* **EXTRACT**:
Question 4.7.1: Derive the equations of motion of the system of Figure 4.18 ......
Derive the equations of motion of the system of Figure 4.18 using the Lagrange equation.
The motion of this system can be described by the two coordinates x and θ, so a good choice of generalized coordinates is q_1(t) = x(t)\text{ and }q_2(t) = θ(t). The kinetic energy becomes
T=\frac{1}{2} m \dot{q}_1^2+\frac{1}{2} J \dot{q}_2^2
The potential energy becomes
U=\frac{1}{2} k_1 q_1^2+\frac{1}{2} k_2\left(r q_2-q_1\right)^2
Here Q_1=0 and Q_2=M(t). Using equation (4.145) yields, for i=1,
\frac{d}{d t}\left(\frac{\partial T}{\partial \dot{q}_i}\right)-\frac{\partial T}{\partial q_i}+\frac{\partial U}{\partial q_i}=0 \quad i=1,2, \ldots, n (4.145)
\frac{d}{d t}\left(m \dot{q}_1+0\right)-0+k_1 q_1+k_2\left(r q_2-q_1\right)(-1)=0
or
m \ddot{q}_1+\left(k_1+k_2\right) q_1-k_2 r q_2=0 (4.147)
Similarly, for i=2, equation (4.144) yields
\frac{d}{d t}\left(\frac{\partial T}{\partial \dot{q}_i}\right)-\frac{\partial T}{\partial q_i}+\frac{\partial U}{\partial q_i}=Q_i \quad i=1,2, \ldots, n (4.144)

* **WORK REQUEST**: Can you write out the worked solution on the equations of motion word for word, between "Similarly, for i=2, equation" and "i=1,2, \ldots, n (4.144)", inclusive?

* **DATA SHOWN**:
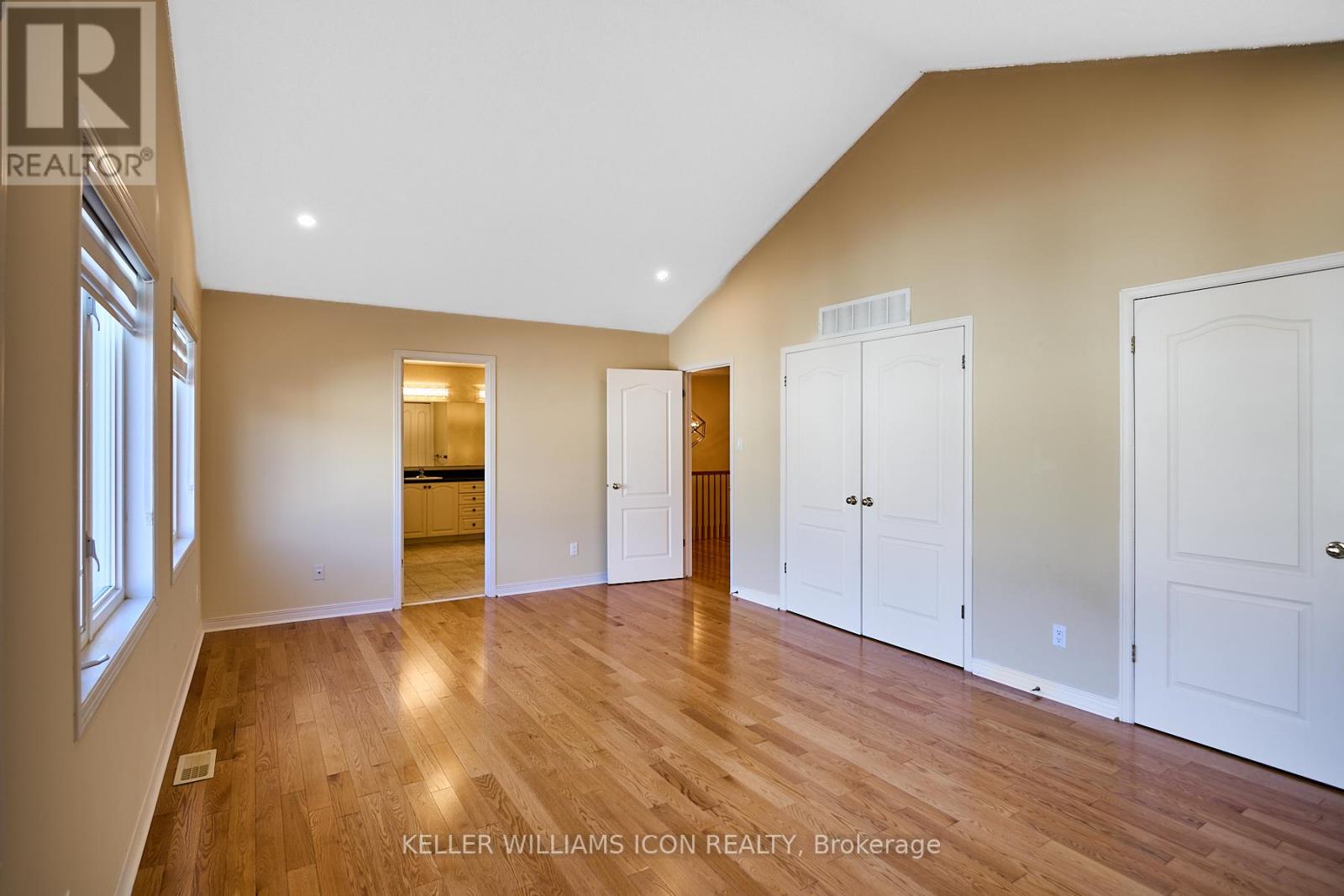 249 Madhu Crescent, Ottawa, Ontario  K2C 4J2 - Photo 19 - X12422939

--

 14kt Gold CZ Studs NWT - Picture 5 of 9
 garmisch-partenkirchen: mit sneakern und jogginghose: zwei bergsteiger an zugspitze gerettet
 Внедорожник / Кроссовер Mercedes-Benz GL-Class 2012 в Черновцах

* **YOUR SOLUTION**:
Similarly, for i=2, equation (4.144) yields
\frac{d}{d t}\left(\frac{\partial T}{\partial \dot{q}_i}\right)-\frac{\partial T}{\partial q_i}+\frac{\partial U}{\partial q_i}=Q_i \quad i=1,2, \ldots, n (4.144)